▸ What to do:
Copy out all lines of the material below in which "name" occurs.

▸ Excerpted records:

——————

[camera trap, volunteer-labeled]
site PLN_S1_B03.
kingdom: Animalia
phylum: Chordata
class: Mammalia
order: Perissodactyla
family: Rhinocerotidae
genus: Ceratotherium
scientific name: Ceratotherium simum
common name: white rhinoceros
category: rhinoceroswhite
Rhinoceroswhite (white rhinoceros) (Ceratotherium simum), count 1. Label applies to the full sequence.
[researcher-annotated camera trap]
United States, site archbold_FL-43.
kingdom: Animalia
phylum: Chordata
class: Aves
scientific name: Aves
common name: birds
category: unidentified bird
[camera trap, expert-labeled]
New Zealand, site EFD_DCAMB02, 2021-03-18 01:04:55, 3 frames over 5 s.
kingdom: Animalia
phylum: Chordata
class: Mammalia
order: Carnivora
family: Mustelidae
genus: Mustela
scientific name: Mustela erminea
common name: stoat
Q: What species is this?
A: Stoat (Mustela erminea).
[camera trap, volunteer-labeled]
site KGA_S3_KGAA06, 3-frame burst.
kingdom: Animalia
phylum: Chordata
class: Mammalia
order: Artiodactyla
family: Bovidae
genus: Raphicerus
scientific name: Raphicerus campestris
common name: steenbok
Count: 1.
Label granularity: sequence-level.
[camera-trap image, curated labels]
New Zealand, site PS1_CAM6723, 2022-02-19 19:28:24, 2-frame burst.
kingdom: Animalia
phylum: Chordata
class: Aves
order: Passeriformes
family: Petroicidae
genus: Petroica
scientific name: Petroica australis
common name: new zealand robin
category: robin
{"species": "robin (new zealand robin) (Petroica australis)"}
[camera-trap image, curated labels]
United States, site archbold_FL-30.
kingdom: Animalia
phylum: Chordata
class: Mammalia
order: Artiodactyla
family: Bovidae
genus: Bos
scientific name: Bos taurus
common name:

——————

▸ Answer:
scientific name: Ceratotherium simum
common name: white rhinoceros
scientific name: Aves
common name: birds
scientific name: Mustela erminea
common name: stoat
scientific name: Raphicerus campestris
common name: steenbok
scientific name: Petroica australis
common name: new zealand robin
scientific name: Bos taurus
common name:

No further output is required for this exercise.